Can't wait till I get to take my own kids out to hunt.  Great job to all three of you!  Lot of smokes in your future thats for sure!


----------



## jerseyhunter (Nov 12, 2009)

Congratulations. Her smile says it all. Way to go Dad and crew.


----------



## bill in mn (Nov 13, 2009)

I went with my then 12 yr old daughter last year .It was fun and very memorable. It was more of a picnic and day in the woods.We had snacks and scratched up a fire at the truck and did pie iron shrimp/garlic/cheese hot pies and hot chocolate.We didn't see anything but its hard for kids to sit still and be quite but that's ok. I shot a deer this year and that was the first one in three seasons so I'm back in business.

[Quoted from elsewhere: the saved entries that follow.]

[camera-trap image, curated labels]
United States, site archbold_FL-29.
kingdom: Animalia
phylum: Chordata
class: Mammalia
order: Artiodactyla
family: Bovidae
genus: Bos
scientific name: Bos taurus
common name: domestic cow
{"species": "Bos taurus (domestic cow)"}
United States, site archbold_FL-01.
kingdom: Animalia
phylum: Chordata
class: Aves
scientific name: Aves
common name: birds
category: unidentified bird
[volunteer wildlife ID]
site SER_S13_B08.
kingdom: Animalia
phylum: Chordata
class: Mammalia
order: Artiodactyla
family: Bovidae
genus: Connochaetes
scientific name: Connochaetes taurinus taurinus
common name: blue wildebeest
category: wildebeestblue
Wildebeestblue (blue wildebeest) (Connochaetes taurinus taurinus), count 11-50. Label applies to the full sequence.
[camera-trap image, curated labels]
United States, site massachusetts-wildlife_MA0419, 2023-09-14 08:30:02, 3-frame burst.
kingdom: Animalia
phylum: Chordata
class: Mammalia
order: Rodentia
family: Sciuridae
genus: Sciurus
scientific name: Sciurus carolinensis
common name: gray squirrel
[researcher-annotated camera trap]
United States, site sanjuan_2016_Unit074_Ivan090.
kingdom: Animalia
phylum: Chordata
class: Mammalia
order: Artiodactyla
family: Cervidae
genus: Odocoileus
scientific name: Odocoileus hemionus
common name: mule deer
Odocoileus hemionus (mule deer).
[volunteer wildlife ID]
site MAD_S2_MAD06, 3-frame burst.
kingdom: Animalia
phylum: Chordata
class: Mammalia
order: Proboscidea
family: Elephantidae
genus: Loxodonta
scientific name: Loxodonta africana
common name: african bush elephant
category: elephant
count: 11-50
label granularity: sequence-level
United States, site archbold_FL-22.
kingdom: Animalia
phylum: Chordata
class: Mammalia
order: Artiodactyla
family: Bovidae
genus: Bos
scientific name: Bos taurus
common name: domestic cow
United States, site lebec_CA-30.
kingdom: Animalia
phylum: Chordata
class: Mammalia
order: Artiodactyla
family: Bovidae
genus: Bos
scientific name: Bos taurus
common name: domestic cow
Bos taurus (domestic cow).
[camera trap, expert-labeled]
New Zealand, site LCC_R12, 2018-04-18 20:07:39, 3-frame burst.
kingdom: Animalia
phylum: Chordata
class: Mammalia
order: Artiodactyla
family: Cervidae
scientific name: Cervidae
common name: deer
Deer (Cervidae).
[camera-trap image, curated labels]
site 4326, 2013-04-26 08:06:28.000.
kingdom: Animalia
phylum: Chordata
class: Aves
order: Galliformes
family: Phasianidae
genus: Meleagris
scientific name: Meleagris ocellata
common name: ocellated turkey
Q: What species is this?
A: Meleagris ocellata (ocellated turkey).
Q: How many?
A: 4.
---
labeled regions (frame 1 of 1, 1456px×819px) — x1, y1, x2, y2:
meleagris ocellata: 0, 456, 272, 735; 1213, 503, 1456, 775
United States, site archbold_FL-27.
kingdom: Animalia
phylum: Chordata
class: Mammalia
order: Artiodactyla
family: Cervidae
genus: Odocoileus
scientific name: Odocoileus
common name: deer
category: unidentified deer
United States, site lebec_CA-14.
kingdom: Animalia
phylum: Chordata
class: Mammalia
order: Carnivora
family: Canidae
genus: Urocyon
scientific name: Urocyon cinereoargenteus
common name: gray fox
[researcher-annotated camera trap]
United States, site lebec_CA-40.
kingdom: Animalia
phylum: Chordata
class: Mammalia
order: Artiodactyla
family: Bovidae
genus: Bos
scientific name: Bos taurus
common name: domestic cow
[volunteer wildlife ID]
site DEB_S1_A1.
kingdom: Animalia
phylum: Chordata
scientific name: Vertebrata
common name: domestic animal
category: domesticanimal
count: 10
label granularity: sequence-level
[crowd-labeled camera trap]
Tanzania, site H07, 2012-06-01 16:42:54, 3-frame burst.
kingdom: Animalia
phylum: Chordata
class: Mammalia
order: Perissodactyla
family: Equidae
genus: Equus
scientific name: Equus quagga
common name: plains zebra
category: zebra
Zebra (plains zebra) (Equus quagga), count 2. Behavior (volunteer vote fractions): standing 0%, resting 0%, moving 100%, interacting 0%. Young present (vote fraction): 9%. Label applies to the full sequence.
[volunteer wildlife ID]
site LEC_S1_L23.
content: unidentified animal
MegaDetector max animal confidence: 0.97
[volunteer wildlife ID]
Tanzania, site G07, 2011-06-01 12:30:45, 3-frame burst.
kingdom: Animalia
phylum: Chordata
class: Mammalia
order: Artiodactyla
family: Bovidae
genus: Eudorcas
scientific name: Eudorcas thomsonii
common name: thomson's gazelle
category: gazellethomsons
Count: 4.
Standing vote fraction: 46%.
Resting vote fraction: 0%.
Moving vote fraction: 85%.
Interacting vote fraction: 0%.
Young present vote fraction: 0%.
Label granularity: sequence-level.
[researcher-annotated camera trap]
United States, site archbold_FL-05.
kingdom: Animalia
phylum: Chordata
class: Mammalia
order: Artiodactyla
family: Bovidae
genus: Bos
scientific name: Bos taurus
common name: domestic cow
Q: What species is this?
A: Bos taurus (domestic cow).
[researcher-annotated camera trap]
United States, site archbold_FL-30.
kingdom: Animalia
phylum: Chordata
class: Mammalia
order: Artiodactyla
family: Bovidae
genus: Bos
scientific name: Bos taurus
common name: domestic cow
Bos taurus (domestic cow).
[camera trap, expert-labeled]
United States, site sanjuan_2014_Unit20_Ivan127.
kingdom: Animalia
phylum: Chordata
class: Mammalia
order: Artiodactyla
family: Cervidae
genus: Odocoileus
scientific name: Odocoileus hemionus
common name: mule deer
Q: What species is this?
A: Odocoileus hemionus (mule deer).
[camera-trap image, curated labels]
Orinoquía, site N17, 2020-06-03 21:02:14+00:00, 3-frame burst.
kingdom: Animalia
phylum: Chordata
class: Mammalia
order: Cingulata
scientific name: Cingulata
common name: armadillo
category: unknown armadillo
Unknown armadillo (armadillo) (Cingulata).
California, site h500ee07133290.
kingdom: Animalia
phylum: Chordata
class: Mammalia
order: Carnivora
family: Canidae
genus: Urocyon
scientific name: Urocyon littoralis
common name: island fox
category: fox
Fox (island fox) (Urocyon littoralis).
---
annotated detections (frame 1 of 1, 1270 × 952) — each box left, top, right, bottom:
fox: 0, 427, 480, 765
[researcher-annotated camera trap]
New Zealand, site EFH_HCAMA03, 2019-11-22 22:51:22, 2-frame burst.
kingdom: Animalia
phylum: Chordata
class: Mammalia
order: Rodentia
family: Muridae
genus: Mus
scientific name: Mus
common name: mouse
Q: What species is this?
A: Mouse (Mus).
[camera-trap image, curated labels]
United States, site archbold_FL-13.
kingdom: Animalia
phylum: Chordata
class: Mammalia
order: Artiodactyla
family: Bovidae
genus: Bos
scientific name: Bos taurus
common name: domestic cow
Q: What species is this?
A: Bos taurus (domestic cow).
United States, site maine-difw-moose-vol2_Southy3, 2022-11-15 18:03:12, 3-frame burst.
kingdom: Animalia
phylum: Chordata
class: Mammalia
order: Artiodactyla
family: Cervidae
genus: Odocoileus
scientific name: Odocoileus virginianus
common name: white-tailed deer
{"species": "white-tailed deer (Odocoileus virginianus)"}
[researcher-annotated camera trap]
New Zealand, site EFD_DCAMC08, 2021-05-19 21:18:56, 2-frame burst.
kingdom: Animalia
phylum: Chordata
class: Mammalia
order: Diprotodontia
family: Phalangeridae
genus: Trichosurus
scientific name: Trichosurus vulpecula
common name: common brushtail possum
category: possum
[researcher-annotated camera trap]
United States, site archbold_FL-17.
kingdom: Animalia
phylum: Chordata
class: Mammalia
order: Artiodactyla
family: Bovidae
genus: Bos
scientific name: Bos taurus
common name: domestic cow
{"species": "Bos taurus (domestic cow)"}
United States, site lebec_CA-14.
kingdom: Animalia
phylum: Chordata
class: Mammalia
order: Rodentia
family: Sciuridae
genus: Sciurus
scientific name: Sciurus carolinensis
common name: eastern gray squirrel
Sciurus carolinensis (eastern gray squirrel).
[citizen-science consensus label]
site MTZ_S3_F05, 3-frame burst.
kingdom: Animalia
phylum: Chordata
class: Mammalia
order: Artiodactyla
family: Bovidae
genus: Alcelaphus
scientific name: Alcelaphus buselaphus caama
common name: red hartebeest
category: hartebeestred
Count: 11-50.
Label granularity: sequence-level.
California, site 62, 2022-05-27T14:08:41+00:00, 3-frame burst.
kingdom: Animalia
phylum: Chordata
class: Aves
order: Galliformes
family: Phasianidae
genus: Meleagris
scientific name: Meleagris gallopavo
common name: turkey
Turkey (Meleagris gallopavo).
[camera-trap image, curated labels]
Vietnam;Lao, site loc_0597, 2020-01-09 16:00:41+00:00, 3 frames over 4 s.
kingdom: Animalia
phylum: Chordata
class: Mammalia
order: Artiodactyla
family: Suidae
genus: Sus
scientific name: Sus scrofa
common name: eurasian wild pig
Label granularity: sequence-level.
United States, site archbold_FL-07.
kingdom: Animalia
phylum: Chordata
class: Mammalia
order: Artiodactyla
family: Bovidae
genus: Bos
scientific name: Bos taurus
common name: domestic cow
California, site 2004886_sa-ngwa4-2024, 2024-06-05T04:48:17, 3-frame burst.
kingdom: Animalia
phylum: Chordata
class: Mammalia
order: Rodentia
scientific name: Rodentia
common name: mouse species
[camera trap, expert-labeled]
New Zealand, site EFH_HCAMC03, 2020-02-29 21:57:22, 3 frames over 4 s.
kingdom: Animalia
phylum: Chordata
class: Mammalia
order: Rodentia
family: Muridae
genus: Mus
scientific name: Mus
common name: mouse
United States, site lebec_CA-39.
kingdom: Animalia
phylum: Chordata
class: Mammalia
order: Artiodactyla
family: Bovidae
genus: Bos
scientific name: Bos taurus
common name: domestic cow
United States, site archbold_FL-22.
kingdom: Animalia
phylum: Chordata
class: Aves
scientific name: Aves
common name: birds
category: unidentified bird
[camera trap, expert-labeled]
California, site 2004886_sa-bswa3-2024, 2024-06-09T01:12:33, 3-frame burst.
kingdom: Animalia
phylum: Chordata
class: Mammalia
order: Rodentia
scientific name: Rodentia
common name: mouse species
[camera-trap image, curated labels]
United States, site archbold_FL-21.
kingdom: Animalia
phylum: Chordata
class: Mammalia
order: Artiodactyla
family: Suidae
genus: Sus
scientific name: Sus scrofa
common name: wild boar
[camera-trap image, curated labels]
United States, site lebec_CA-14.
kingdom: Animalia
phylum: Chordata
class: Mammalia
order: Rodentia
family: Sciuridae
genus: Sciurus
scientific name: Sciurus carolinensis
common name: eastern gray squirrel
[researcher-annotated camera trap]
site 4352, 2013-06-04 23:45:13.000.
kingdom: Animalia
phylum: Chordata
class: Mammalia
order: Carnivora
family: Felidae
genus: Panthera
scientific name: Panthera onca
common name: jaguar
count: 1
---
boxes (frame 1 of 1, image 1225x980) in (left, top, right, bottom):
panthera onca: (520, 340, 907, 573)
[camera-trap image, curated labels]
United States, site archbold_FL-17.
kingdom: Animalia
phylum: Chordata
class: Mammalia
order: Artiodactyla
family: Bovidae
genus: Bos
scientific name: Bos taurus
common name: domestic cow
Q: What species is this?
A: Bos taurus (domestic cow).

A few years ago my oldest daughter asked if she could go hunting ,you have to know her but I said "oh Emily you couldn't shoot a deer" and she said "look whose talking" Now I mean emotionally wise she couldn't and she means skill wise I couldn't.We still laugh at that.And yes she is right I'm no big threat to the deer population, and there is allot more to deer hunting than harvesting a deer.Man I love this time of year. Congratulations she is a very skilled hunter .


----------



## Bearcarver (Nov 13, 2009)

Congrats MH,
Nothing like a happy "3fer". Two happy kids, and a proud Dad.
Doesn't get any better than that !


Bearcarver


----------



## meat hunter (Nov 13, 2009)

You hit the nail on the head there. There IS so much more to deer hunting that the harvest. I could write page after page about the fundamentals of hunting. I have from day one, told my kids that hunting is not about the kill, but more about taking your place in nature. It's all the things that lead up to the hunt. All the gear, the scouting of the woods, the getting up way earlier than normal and sit in the cold woods. The serenity of watching the world come alive with the rise of the sun. Its not about the size of the rack, its about meat in the freezer. If the one that steps out if front of you has a huge rack, then its a bonus, and should never be treated as an object to hang on the wall. I wish more hunters understood that. It's hunting, not collecting trophy's. My first deer was a 2 pointer in Walker Mn. You could hear me for miles as I was so excited. I still have the photo that my dad took, smile from ear to ear. Same with my kids. Their first deer, smiles from ear to ear. Heck, my daughter even cried she was so happy. Well I'm going on here I see. Get out in the woods when you can, even if in not hunting season. Theres more going on out there than you realize.


----------



## oneshot (Nov 13, 2009)

Great big "CONGRATS" for your son!!!!!  
	

	
	
		
		



		
		
	


	





  Is he using a shotgun???

And thanks for the pic of your buck, I love seeing well taken animals that will feed people as nature provided.

And as far as your ranting, I could not have put it any better. Your kids are lucky to have a dad like you!!!!


----------



## indyr (Nov 17, 2009)

Very cool Meat Hunter. Your kids actually know meat comes from an animal and not "the grocery store". These are life skills your kids can pass on to your grandchildren. 

Nothing more rewarding than introducing young ones to hunting or fishing. 

We've had the slowest firearms season I've ever seen. We usually have least one or two in the freezer by now. Zero! Sat in the rain for 3 hours tonight and no luck.


----------



## hdsmoke (Nov 18, 2009)

Making memmories...those are some of the best i have of my dad and I.  Luckily we are still hunting together too...though things have changed a little.  Now i feel like a guide!  But i love every minute of it.  Enjoy it man.  Hoping to have my own to enjoy it with someday.


----------